# TASK:
Return each entry word for word. Leave the images out.
SUPPLIED DATA: Begin
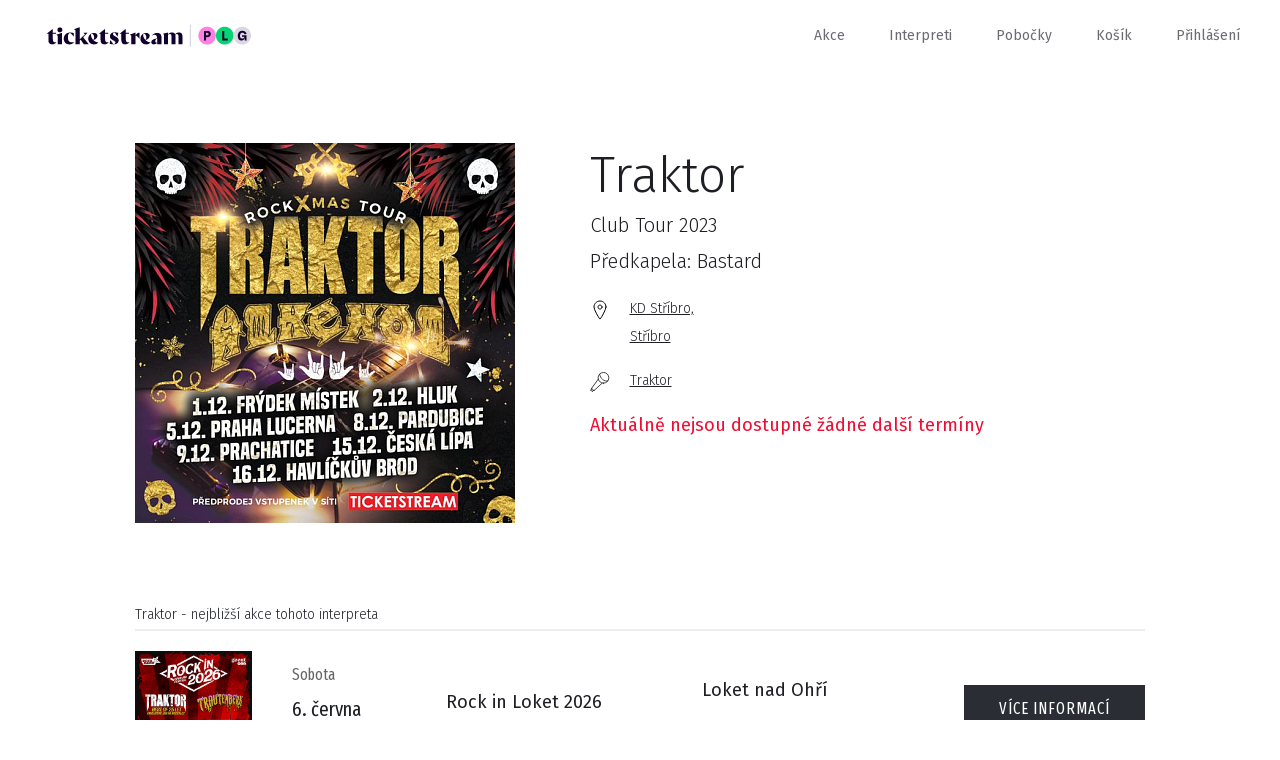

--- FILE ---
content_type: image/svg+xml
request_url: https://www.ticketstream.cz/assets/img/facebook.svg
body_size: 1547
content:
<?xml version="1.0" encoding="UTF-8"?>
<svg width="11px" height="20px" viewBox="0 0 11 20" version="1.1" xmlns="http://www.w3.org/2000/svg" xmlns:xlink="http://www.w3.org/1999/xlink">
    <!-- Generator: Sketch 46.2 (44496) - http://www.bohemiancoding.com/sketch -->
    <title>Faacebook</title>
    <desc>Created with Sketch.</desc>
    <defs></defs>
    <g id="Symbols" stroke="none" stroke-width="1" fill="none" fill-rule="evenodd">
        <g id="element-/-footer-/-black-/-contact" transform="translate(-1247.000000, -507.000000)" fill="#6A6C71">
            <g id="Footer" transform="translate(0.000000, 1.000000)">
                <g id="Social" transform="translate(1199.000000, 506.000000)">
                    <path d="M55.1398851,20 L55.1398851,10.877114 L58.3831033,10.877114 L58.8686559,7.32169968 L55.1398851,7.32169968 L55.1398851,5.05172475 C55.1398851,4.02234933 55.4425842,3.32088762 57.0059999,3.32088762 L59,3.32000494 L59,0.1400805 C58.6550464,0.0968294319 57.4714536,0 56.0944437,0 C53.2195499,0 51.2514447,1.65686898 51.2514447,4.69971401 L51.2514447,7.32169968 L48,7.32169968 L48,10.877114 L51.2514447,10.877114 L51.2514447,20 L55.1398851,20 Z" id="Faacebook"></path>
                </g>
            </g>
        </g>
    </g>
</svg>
SUPPLIED DATA: End
# RESPONSE:
--- FILE ---
content_type: image/svg+xml
request_url: https://www.ticketstream.cz/assets/img/facebook.svg
body_size: 1547
content:
<?xml version="1.0" encoding="UTF-8"?>
<svg width="11px" height="20px" viewBox="0 0 11 20" version="1.1" xmlns="http://www.w3.org/2000/svg" xmlns:xlink="http://www.w3.org/1999/xlink">
    <!-- Generator: Sketch 46.2 (44496) - http://www.bohemiancoding.com/sketch -->
    <title>Faacebook</title>
    <desc>Created with Sketch.</desc>
    <defs></defs>
    <g id="Symbols" stroke="none" stroke-width="1" fill="none" fill-rule="evenodd">
        <g id="element-/-footer-/-black-/-contact" transform="translate(-1247.000000, -507.000000)" fill="#6A6C71">
            <g id="Footer" transform="translate(0.000000, 1.000000)">
                <g id="Social" transform="translate(1199.000000, 506.000000)">
                    <path d="M55.1398851,20 L55.1398851,10.877114 L58.3831033,10.877114 L58.8686559,7.32169968 L55.1398851,7.32169968 L55.1398851,5.05172475 C55.1398851,4.02234933 55.4425842,3.32088762 57.0059999,3.32088762 L59,3.32000494 L59,0.1400805 C58.6550464,0.0968294319 57.4714536,0 56.0944437,0 C53.2195499,0 51.2514447,1.65686898 51.2514447,4.69971401 L51.2514447,7.32169968 L48,7.32169968 L48,10.877114 L51.2514447,10.877114 L51.2514447,20 L55.1398851,20 Z" id="Faacebook"></path>
                </g>
            </g>
        </g>
    </g>
</svg>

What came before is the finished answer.